Llegado a él Pietro, y habiendo encontrado allí a un conocido suyo, tratando de buscar el modo de que la joven fuese buscada por el bosque, fue mandado llamar de parte de la señora; el cual, incontinenti, fue a ella, y al ver con ella a Agttolella, nunca contento hubo igual que el suyo.

Se consumía todo por ir a abrazarla, pero por vergüenza que le causaba la señora lo dejaba; y si él estuvo muy contento, la alegría de la joven al verlo no fue menor.

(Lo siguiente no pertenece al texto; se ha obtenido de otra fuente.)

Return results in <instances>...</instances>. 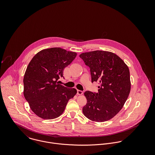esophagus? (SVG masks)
Segmentation results:
<instances>
[{"mask_svg": "<svg viewBox=\"0 0 155 155\" xmlns=\"http://www.w3.org/2000/svg\"><path fill=\"white\" fill-rule=\"evenodd\" d=\"M77 94L78 95H82V94H83V91H82L81 90H77Z\"/></svg>", "mask_w": 155, "mask_h": 155, "instance_id": "1", "label": "esophagus"}]
</instances>
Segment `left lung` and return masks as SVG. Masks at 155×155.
<instances>
[{"label": "left lung", "mask_w": 155, "mask_h": 155, "mask_svg": "<svg viewBox=\"0 0 155 155\" xmlns=\"http://www.w3.org/2000/svg\"><path fill=\"white\" fill-rule=\"evenodd\" d=\"M79 57L90 68L92 82L100 84L97 93L85 92L87 103L83 113L92 121L109 120L122 109L129 96V68L119 56L109 51H91Z\"/></svg>", "instance_id": "1"}]
</instances>
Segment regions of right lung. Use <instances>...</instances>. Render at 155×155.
Instances as JSON below:
<instances>
[{"label":"right lung","instance_id":"add662e5","mask_svg":"<svg viewBox=\"0 0 155 155\" xmlns=\"http://www.w3.org/2000/svg\"><path fill=\"white\" fill-rule=\"evenodd\" d=\"M77 54L61 48L45 49L31 59L24 74V96L31 110L44 119L60 116L76 89L58 84L63 70Z\"/></svg>","mask_w":155,"mask_h":155}]
</instances>
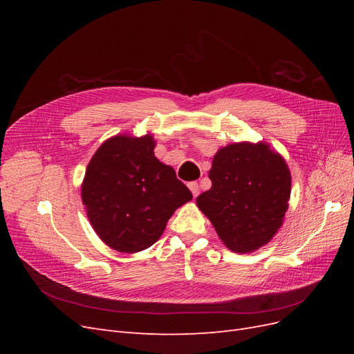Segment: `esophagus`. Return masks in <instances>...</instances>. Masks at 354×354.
Here are the masks:
<instances>
[{"mask_svg":"<svg viewBox=\"0 0 354 354\" xmlns=\"http://www.w3.org/2000/svg\"><path fill=\"white\" fill-rule=\"evenodd\" d=\"M187 186H189V189L192 192V195H194V198H196L199 195V185L196 183V181H190Z\"/></svg>","mask_w":354,"mask_h":354,"instance_id":"34e87169","label":"esophagus"}]
</instances>
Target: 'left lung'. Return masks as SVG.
<instances>
[{"mask_svg":"<svg viewBox=\"0 0 354 354\" xmlns=\"http://www.w3.org/2000/svg\"><path fill=\"white\" fill-rule=\"evenodd\" d=\"M211 189L196 198L221 242L233 252H254L281 229L291 196V171L269 143L220 147L208 173Z\"/></svg>","mask_w":354,"mask_h":354,"instance_id":"8db88e82","label":"left lung"}]
</instances>
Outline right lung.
Returning <instances> with one entry per match:
<instances>
[{"mask_svg": "<svg viewBox=\"0 0 354 354\" xmlns=\"http://www.w3.org/2000/svg\"><path fill=\"white\" fill-rule=\"evenodd\" d=\"M152 134H116L95 151L81 199L97 236L112 250L133 254L152 246L174 211L192 201L173 167L155 156Z\"/></svg>", "mask_w": 354, "mask_h": 354, "instance_id": "1", "label": "right lung"}]
</instances>
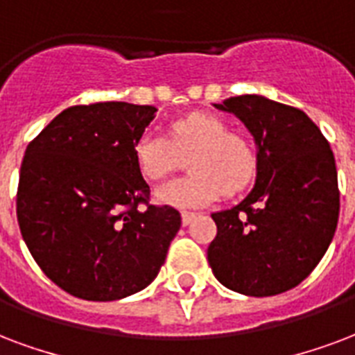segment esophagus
Wrapping results in <instances>:
<instances>
[{
  "instance_id": "34e87169",
  "label": "esophagus",
  "mask_w": 355,
  "mask_h": 355,
  "mask_svg": "<svg viewBox=\"0 0 355 355\" xmlns=\"http://www.w3.org/2000/svg\"><path fill=\"white\" fill-rule=\"evenodd\" d=\"M194 217H196V215H194L193 211H181V223H183L185 226L191 225Z\"/></svg>"
}]
</instances>
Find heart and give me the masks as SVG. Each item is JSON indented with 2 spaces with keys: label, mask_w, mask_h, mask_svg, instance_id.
<instances>
[{
  "label": "heart",
  "mask_w": 355,
  "mask_h": 355,
  "mask_svg": "<svg viewBox=\"0 0 355 355\" xmlns=\"http://www.w3.org/2000/svg\"><path fill=\"white\" fill-rule=\"evenodd\" d=\"M140 174L161 181L181 166L189 155L191 174L178 178L157 191L161 204L196 207L209 204L220 194L243 191L257 172V151L241 130L228 129L223 117L193 112L166 127V137L144 132L132 146Z\"/></svg>",
  "instance_id": "1"
}]
</instances>
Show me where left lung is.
Returning <instances> with one entry per match:
<instances>
[{
  "label": "left lung",
  "instance_id": "left-lung-1",
  "mask_svg": "<svg viewBox=\"0 0 355 355\" xmlns=\"http://www.w3.org/2000/svg\"><path fill=\"white\" fill-rule=\"evenodd\" d=\"M258 144L257 185L232 209L213 213L207 247L213 275L254 297L282 294L305 281L331 243L340 194L329 142L294 106L260 95L226 98Z\"/></svg>",
  "mask_w": 355,
  "mask_h": 355
}]
</instances>
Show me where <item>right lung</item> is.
Listing matches in <instances>:
<instances>
[{"mask_svg":"<svg viewBox=\"0 0 355 355\" xmlns=\"http://www.w3.org/2000/svg\"><path fill=\"white\" fill-rule=\"evenodd\" d=\"M155 106H71L29 142L16 217L31 257L67 294L114 301L140 292L164 263L180 211L149 202L132 146Z\"/></svg>","mask_w":355,"mask_h":355,"instance_id":"right-lung-1","label":"right lung"}]
</instances>
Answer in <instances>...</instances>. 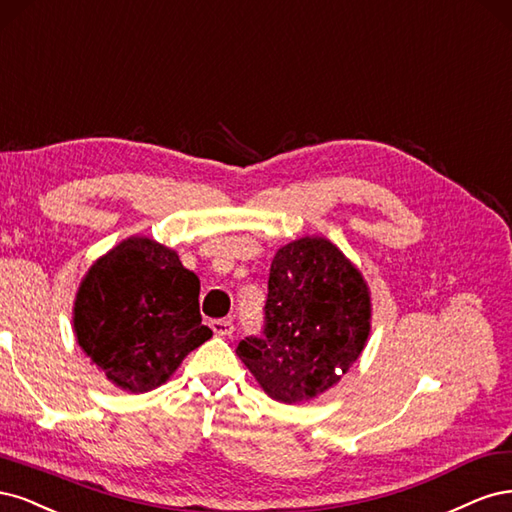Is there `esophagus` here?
Returning <instances> with one entry per match:
<instances>
[{
    "instance_id": "esophagus-1",
    "label": "esophagus",
    "mask_w": 512,
    "mask_h": 512,
    "mask_svg": "<svg viewBox=\"0 0 512 512\" xmlns=\"http://www.w3.org/2000/svg\"><path fill=\"white\" fill-rule=\"evenodd\" d=\"M210 327L217 336H232V332H234V323L229 319H214L210 323Z\"/></svg>"
}]
</instances>
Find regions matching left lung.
Masks as SVG:
<instances>
[{"label": "left lung", "instance_id": "left-lung-1", "mask_svg": "<svg viewBox=\"0 0 512 512\" xmlns=\"http://www.w3.org/2000/svg\"><path fill=\"white\" fill-rule=\"evenodd\" d=\"M370 332L364 274L332 240L304 236L276 251L263 336L240 340L236 351L272 400L302 404L340 383Z\"/></svg>", "mask_w": 512, "mask_h": 512}]
</instances>
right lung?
<instances>
[{
    "instance_id": "right-lung-1",
    "label": "right lung",
    "mask_w": 512,
    "mask_h": 512,
    "mask_svg": "<svg viewBox=\"0 0 512 512\" xmlns=\"http://www.w3.org/2000/svg\"><path fill=\"white\" fill-rule=\"evenodd\" d=\"M197 298L200 278L174 249L129 236L82 276L72 308L76 342L114 387L153 391L212 338Z\"/></svg>"
}]
</instances>
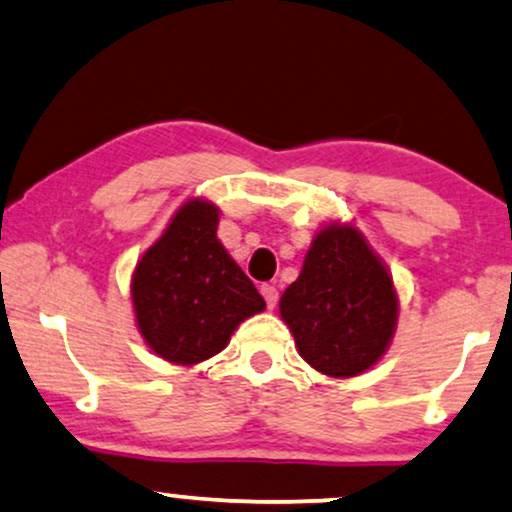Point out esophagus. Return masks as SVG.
Listing matches in <instances>:
<instances>
[{
    "instance_id": "obj_1",
    "label": "esophagus",
    "mask_w": 512,
    "mask_h": 512,
    "mask_svg": "<svg viewBox=\"0 0 512 512\" xmlns=\"http://www.w3.org/2000/svg\"><path fill=\"white\" fill-rule=\"evenodd\" d=\"M262 297H264V302H267V306L269 309H274L276 306V302H278V290H276V285H262Z\"/></svg>"
}]
</instances>
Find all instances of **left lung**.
Instances as JSON below:
<instances>
[{
	"mask_svg": "<svg viewBox=\"0 0 512 512\" xmlns=\"http://www.w3.org/2000/svg\"><path fill=\"white\" fill-rule=\"evenodd\" d=\"M278 306L299 356L337 379L377 365L398 323V292L386 264L356 227L339 222L318 231Z\"/></svg>",
	"mask_w": 512,
	"mask_h": 512,
	"instance_id": "1",
	"label": "left lung"
}]
</instances>
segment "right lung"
I'll list each match as a JSON object with an SVG mask.
<instances>
[{"label":"right lung","instance_id":"right-lung-1","mask_svg":"<svg viewBox=\"0 0 512 512\" xmlns=\"http://www.w3.org/2000/svg\"><path fill=\"white\" fill-rule=\"evenodd\" d=\"M220 210L189 199L133 271L135 323L156 356L173 365L213 358L245 318L267 309L217 238Z\"/></svg>","mask_w":512,"mask_h":512}]
</instances>
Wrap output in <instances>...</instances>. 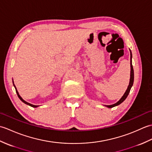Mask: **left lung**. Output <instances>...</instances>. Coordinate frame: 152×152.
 Segmentation results:
<instances>
[{
  "label": "left lung",
  "instance_id": "1",
  "mask_svg": "<svg viewBox=\"0 0 152 152\" xmlns=\"http://www.w3.org/2000/svg\"><path fill=\"white\" fill-rule=\"evenodd\" d=\"M131 51V50H130ZM131 52V78H130V82H129V85L128 88H127V91H125V94L124 95V96H122L121 99L119 100V101L116 102L115 104H112V105H107L106 106L108 108H112V107H114V106H118L119 104H120L121 102H124L125 100L126 99V98L127 97V96L129 95V93L130 92V90L132 88V86H133V82H134V70H133V65H132V61H131V59H132V53H131V51H130Z\"/></svg>",
  "mask_w": 152,
  "mask_h": 152
}]
</instances>
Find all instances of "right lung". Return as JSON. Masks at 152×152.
Wrapping results in <instances>:
<instances>
[{
	"label": "right lung",
	"instance_id": "obj_1",
	"mask_svg": "<svg viewBox=\"0 0 152 152\" xmlns=\"http://www.w3.org/2000/svg\"><path fill=\"white\" fill-rule=\"evenodd\" d=\"M14 83V82H13ZM14 87H15V86H14ZM15 91H16V93H17V94H18V97L20 99V100L21 101H22V102H23L24 103H25V104H28V105H29V106H32V107H34V108H36V107H37L38 106H36V105H33V104H30V103H28V102H26V101H25L23 99L21 96H20V95H19V93H18V91H17V89H16V88H15Z\"/></svg>",
	"mask_w": 152,
	"mask_h": 152
}]
</instances>
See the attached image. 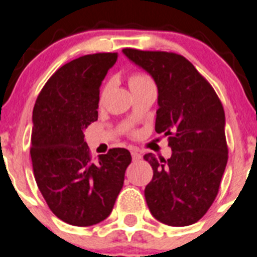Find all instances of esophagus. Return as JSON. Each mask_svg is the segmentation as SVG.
<instances>
[{
    "label": "esophagus",
    "instance_id": "34e87169",
    "mask_svg": "<svg viewBox=\"0 0 257 257\" xmlns=\"http://www.w3.org/2000/svg\"><path fill=\"white\" fill-rule=\"evenodd\" d=\"M131 157H133L134 161H139V159H141V154L135 149L131 150Z\"/></svg>",
    "mask_w": 257,
    "mask_h": 257
}]
</instances>
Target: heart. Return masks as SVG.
I'll return each instance as SVG.
<instances>
[{
  "mask_svg": "<svg viewBox=\"0 0 257 257\" xmlns=\"http://www.w3.org/2000/svg\"><path fill=\"white\" fill-rule=\"evenodd\" d=\"M149 81L147 76L144 75H140V74H135V75H131L130 76V88H134V86L139 85V84H143V82H147Z\"/></svg>",
  "mask_w": 257,
  "mask_h": 257,
  "instance_id": "heart-1",
  "label": "heart"
}]
</instances>
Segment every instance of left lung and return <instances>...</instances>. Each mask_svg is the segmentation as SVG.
Segmentation results:
<instances>
[{"label": "left lung", "mask_w": 257, "mask_h": 257, "mask_svg": "<svg viewBox=\"0 0 257 257\" xmlns=\"http://www.w3.org/2000/svg\"><path fill=\"white\" fill-rule=\"evenodd\" d=\"M123 55L154 80L155 131L169 136V159L148 153L153 168L145 187L155 219L172 227L196 223L215 200L228 161L225 116L219 98L190 61L169 52L124 48Z\"/></svg>", "instance_id": "8db88e82"}]
</instances>
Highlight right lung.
I'll return each mask as SVG.
<instances>
[{"instance_id": "add662e5", "label": "right lung", "mask_w": 257, "mask_h": 257, "mask_svg": "<svg viewBox=\"0 0 257 257\" xmlns=\"http://www.w3.org/2000/svg\"><path fill=\"white\" fill-rule=\"evenodd\" d=\"M117 53L82 56L47 81L33 110V171L52 213L67 224L89 227L112 211L131 163L123 148L93 162L84 131L98 119L99 88Z\"/></svg>"}]
</instances>
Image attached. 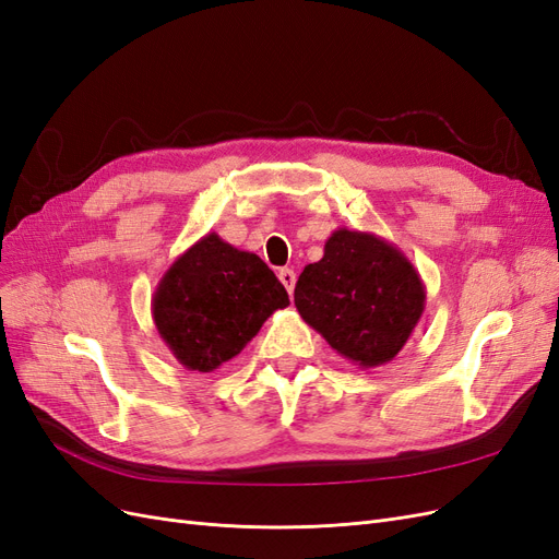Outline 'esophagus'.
<instances>
[{
    "instance_id": "esophagus-1",
    "label": "esophagus",
    "mask_w": 559,
    "mask_h": 559,
    "mask_svg": "<svg viewBox=\"0 0 559 559\" xmlns=\"http://www.w3.org/2000/svg\"><path fill=\"white\" fill-rule=\"evenodd\" d=\"M277 277H280V282L284 284V289L292 294L294 286H296V273H294V270H292V267H282L280 273H277Z\"/></svg>"
}]
</instances>
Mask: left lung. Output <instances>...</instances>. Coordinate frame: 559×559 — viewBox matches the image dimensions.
Returning <instances> with one entry per match:
<instances>
[{
	"label": "left lung",
	"instance_id": "8db88e82",
	"mask_svg": "<svg viewBox=\"0 0 559 559\" xmlns=\"http://www.w3.org/2000/svg\"><path fill=\"white\" fill-rule=\"evenodd\" d=\"M425 300V282L396 245L349 228L331 233L324 257L306 265L294 292L302 321L359 368L396 357Z\"/></svg>",
	"mask_w": 559,
	"mask_h": 559
}]
</instances>
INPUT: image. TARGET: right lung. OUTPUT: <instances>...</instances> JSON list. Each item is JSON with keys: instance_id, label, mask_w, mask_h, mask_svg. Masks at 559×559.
Returning a JSON list of instances; mask_svg holds the SVG:
<instances>
[{"instance_id": "add662e5", "label": "right lung", "mask_w": 559, "mask_h": 559, "mask_svg": "<svg viewBox=\"0 0 559 559\" xmlns=\"http://www.w3.org/2000/svg\"><path fill=\"white\" fill-rule=\"evenodd\" d=\"M289 294L257 253L207 233L165 270L151 298L158 335L189 370L212 373L257 335Z\"/></svg>"}]
</instances>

La noble señora, acogiéndolo y festejándolo y oyéndole lo que sucedido le había, le reprendió mucho de lo que quería hacer contra el gusto de sus parientes; pero viendo que con todo estaba determinado a ello y que agradaba a la joven, dijo:

- ¿De qué me preocupo yo? Éstos se aman, éstos se conocen; cada uno de ellos es igualmente amigo de mi marido, y su deseo es honrado, y creo que agrade a Dios; puesto que uno de la horca ha escapado y el otro de la lanza, y ambos dos de las fieras salvajes, hágase así.

Y volviéndose a ellos les dijo:

- Si esto tenéis en el ánimo, querer ser mujer y marido, yo también; hágase, y que las bodas aquí se preparen a expensas de Liello; la paz, después, entre vosotros y vuestros parientes bien sabré hacerla yo.

Contentísimo Pietro, y más Agnolella, se casaron allí, y como se puede hacer en la montaña, la noble señora preparó sus honradas bodas, y allí los primeros frutos de su amor dulcísimamente gustaron. Luego, de allí a algunos días, la señora junto con ellos montando a caballo, y bien acompañados, volvieron a Roma, donde, encontrando muy airados a los parientes de Pietro por lo que había hecho, con ellos los puso en paz; y él con mucho reposo y placer con su Agnolella hasta su vejez vivió.